#### TRY IT:
The answer must be an exact copy of the lines from the top of the listing below through the line with "Q: What species is this?", with no pictures.

#### RECORDS PROVIDED:
+ + +

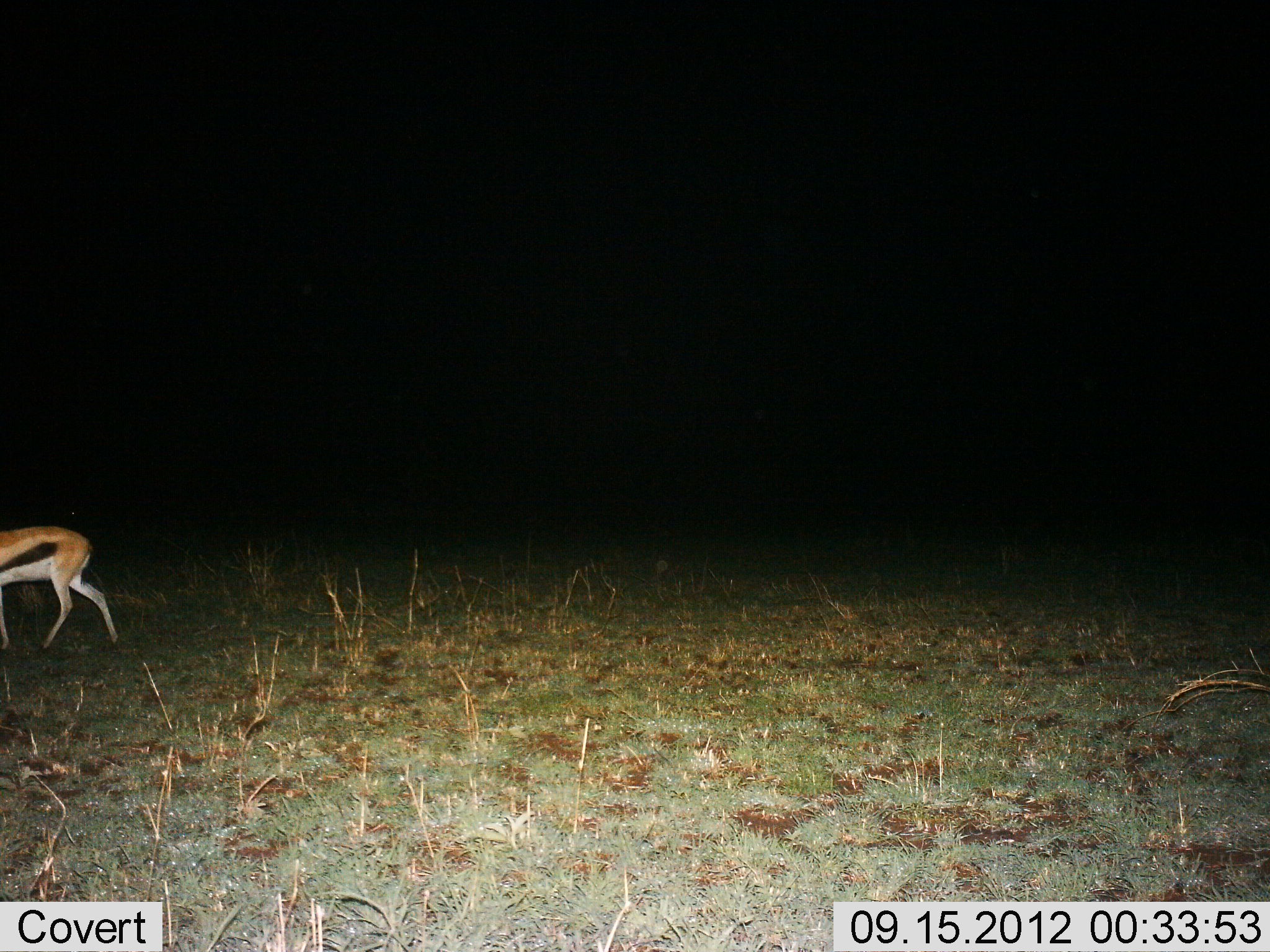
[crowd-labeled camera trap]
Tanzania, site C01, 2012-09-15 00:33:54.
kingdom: Animalia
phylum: Chordata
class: Mammalia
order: Artiodactyla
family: Bovidae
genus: Eudorcas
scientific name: Eudorcas thomsonii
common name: thomson's gazelle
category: gazellethomsons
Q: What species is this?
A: Gazellethomsons (thomson's gazelle) (Eudorcas thomsonii).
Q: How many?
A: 1.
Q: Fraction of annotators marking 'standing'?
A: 20%.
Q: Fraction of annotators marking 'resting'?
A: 0%.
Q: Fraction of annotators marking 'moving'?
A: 90%.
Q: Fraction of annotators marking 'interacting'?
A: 0%.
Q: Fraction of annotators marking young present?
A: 0%.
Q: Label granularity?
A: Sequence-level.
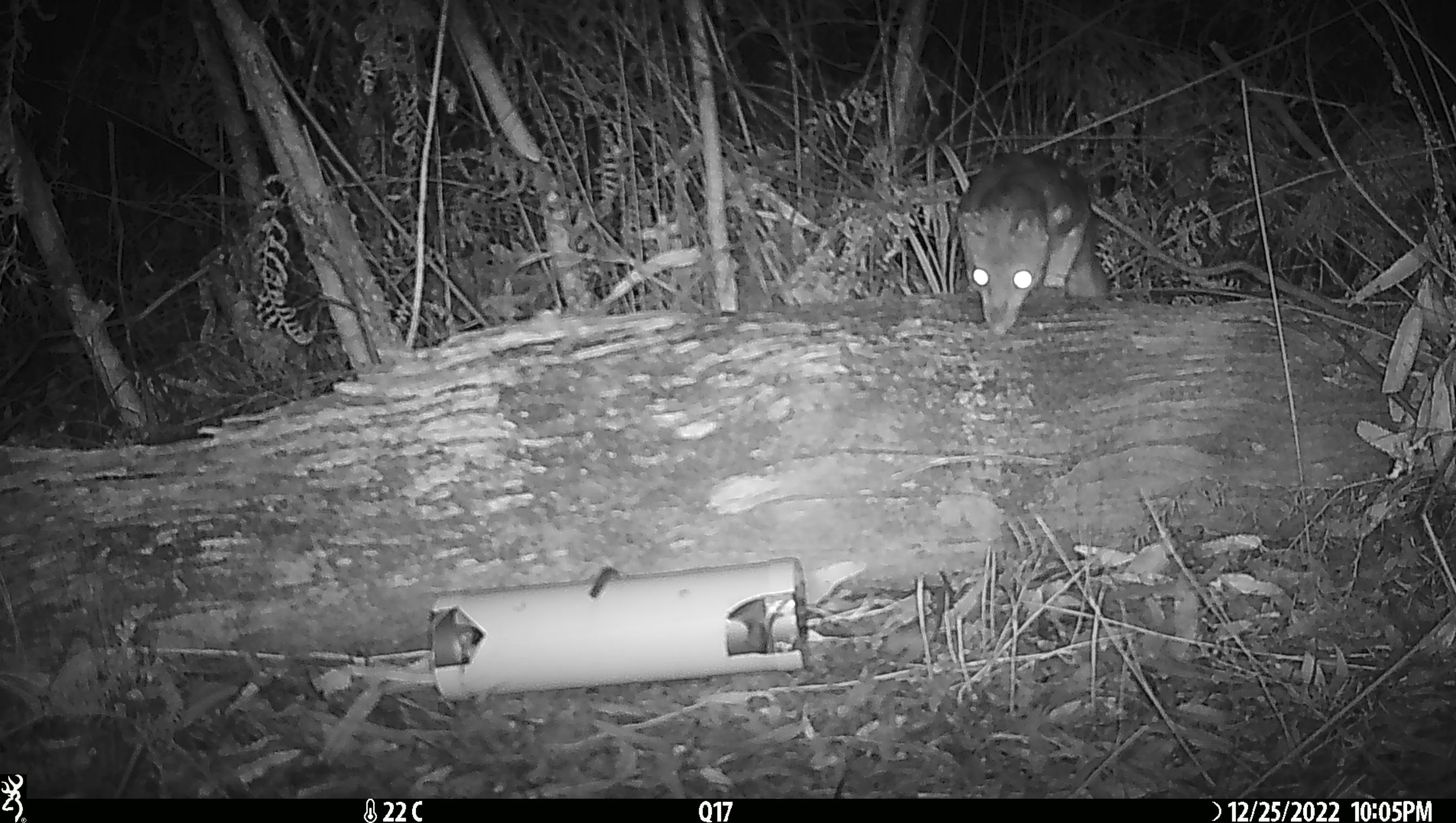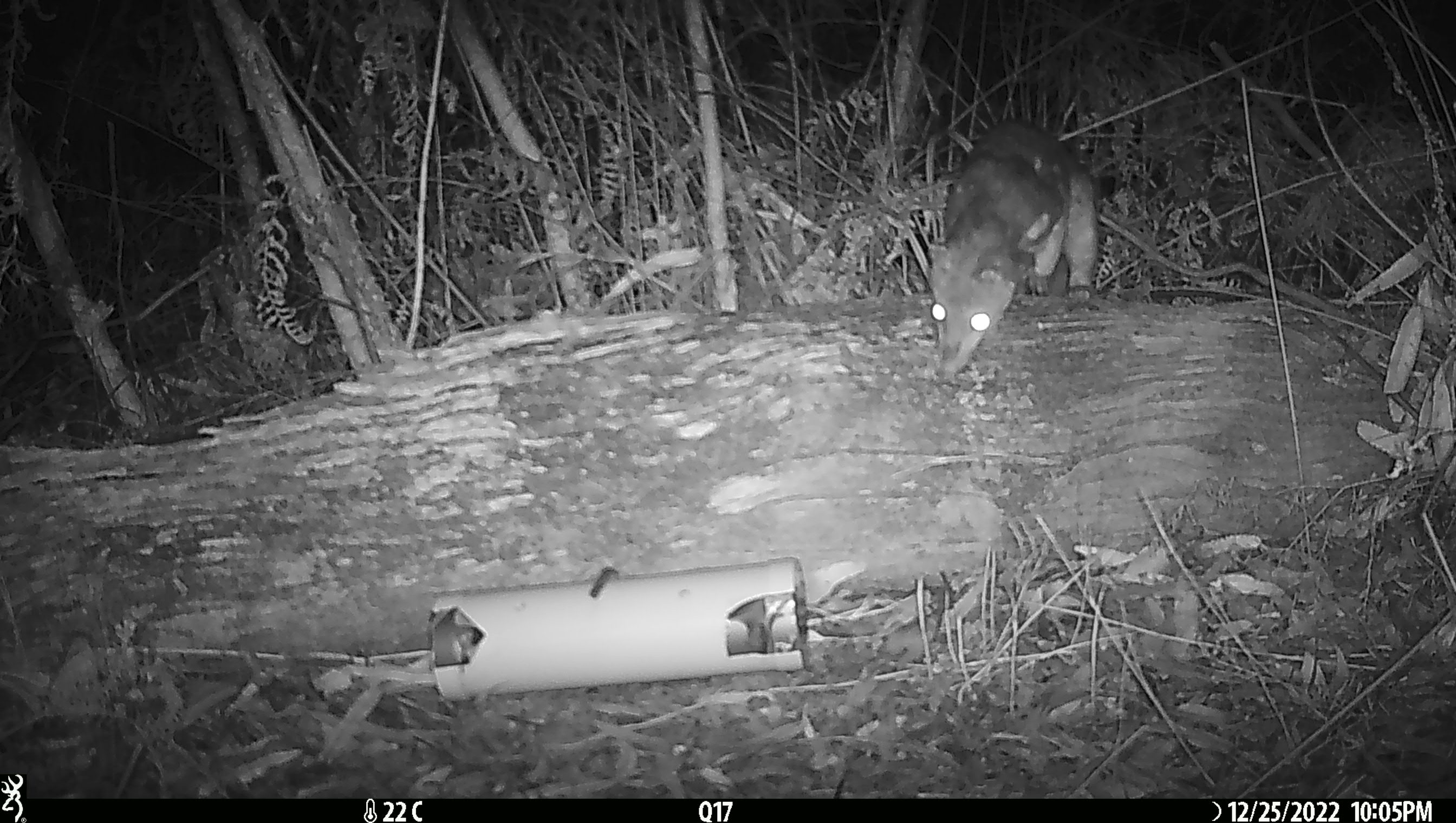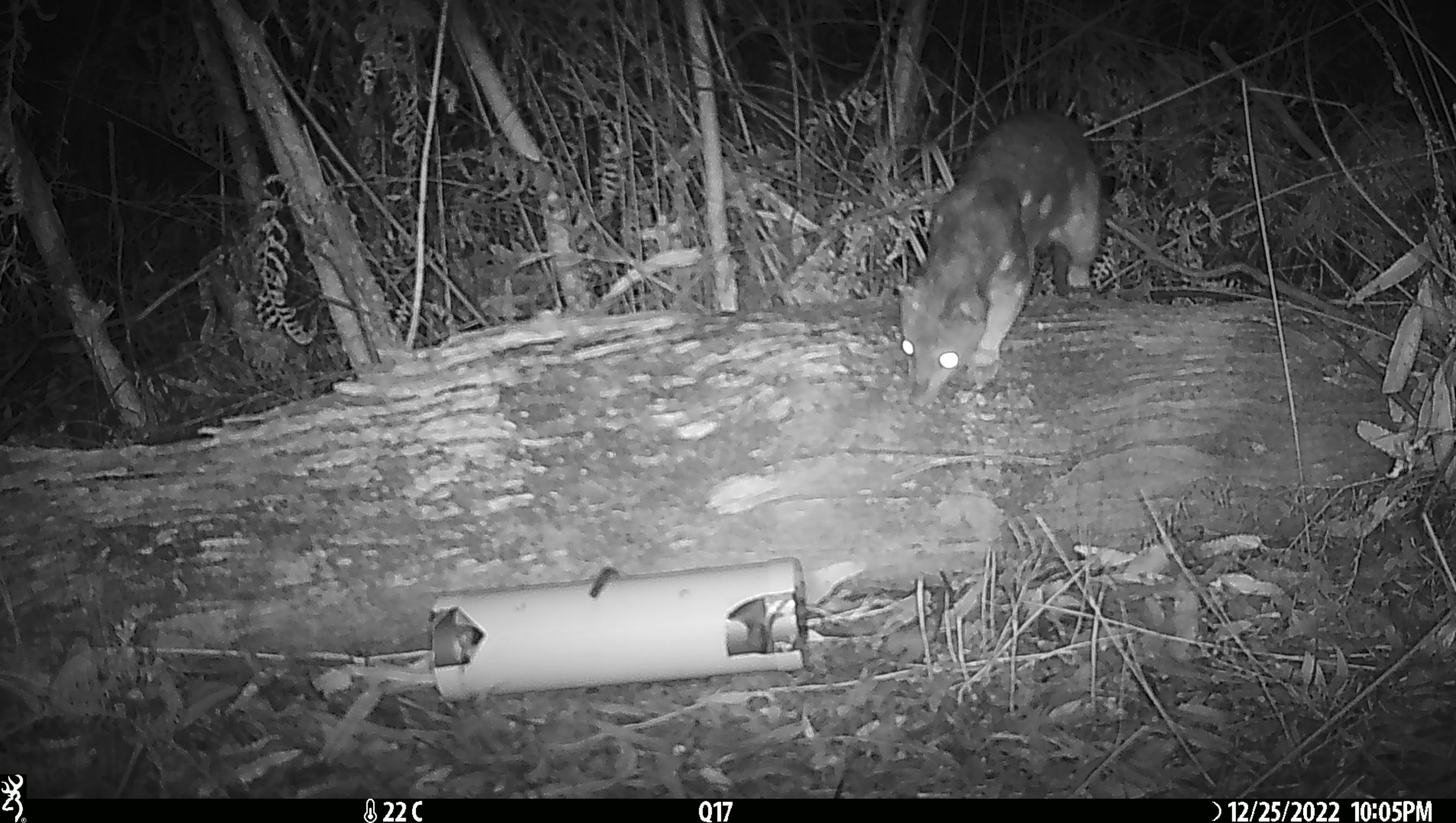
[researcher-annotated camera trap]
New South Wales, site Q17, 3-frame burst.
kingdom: Animalia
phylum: Chordata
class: Mammalia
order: Dasyuromorphia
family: Dasyuridae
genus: Dasyurus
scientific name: Dasyurus maculatus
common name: spotted-tailed quoll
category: quoll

+ + +

#### RESULT:
[crowd-labeled camera trap]
Tanzania, site C01, 2012-09-15 00:33:54.
kingdom: Animalia
phylum: Chordata
class: Mammalia
order: Artiodactyla
family: Bovidae
genus: Eudorcas
scientific name: Eudorcas thomsonii
common name: thomson's gazelle
category: gazellethomsons
Q: What species is this?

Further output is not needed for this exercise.